[Air-L] Information wants to be ASCII or Unicode? Tibetan-written information cannot be ASCII anyway.

Mike Stanger mstanger at sfu.ca
Thu Jul 16 12:14:02 PDT 2009


> Just as a bit of evidence of how difficult it can be to grok  
> character issues: Unicode is not "an encoding" itself, but a  
> repertoire of characters, their names, and (abstract) code points  
> (i.e., UCS), plus a set of encodings (i.e., UTF-8, UTF-16), extra  
> properties, and algorithms.
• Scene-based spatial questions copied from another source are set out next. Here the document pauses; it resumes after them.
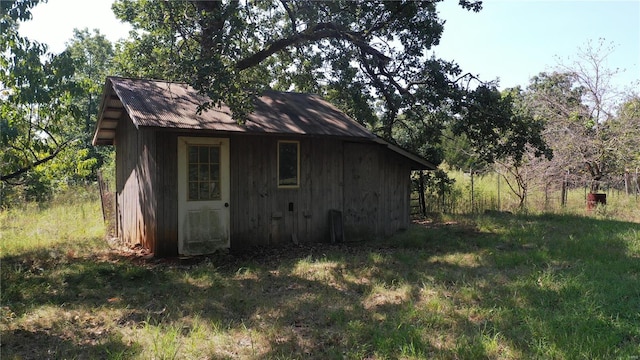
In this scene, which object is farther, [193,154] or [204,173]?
[204,173]

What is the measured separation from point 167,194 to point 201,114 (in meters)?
1.85

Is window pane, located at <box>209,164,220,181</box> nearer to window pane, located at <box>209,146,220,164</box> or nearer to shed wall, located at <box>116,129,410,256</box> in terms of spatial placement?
window pane, located at <box>209,146,220,164</box>

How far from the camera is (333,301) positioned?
5.79 meters

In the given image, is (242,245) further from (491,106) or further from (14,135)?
(491,106)

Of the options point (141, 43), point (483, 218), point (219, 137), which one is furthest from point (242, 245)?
point (483, 218)

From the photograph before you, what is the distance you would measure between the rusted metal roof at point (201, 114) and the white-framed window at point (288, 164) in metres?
0.55

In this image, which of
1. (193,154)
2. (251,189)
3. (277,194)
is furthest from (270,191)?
(193,154)

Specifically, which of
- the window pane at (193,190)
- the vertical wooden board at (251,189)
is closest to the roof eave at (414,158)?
the vertical wooden board at (251,189)

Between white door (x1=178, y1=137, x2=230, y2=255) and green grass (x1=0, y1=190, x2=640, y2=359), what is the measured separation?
659 mm

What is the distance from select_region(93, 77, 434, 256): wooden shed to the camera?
27.7 feet

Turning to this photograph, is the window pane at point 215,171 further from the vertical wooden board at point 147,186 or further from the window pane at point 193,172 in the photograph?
the vertical wooden board at point 147,186

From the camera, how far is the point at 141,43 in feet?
37.3

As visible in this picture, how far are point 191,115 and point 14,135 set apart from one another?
3.12m

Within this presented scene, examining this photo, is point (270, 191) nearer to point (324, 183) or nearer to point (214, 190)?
point (214, 190)
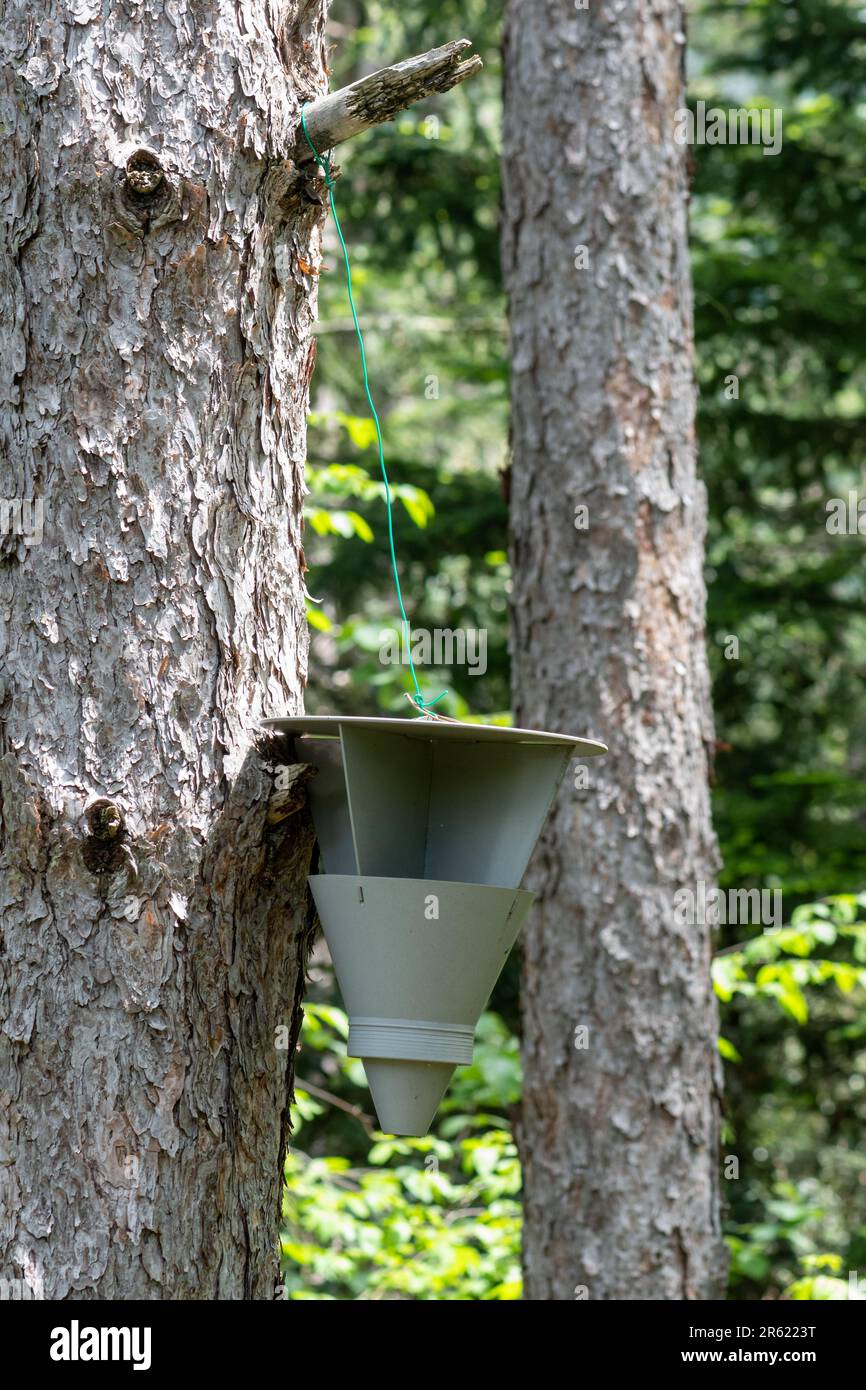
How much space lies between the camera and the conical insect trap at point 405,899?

And I'm sure a Unicode geek could pick  
> some wholes in what I've said!

True enough :-)  Part of the problem in discussing Unicode (and other  
things) is that one can speak to it at a 'standards' level or an 'in  
practice' level at whatever level of practice the person encounters  
Unicode.  By encoding I wasn't intending to imply that it was like  
dealing with a codepage equivalent, but that there are assumptions  
that are part of using Unicode that may not be visible to the people  
using it.

I'm thinking that the stated intent by a programmer, say in an open  
source project, that the project is using unicode for the purposes of  
being 'politically friendly' and interoperable would have the effect  
of not only making the statement, but encouraging people to help guide  
the programmer(s) in actually achieving that goal -- those who have a  
deeper understanding of the issues informing those who are looking for  
the practical goal of interoperability.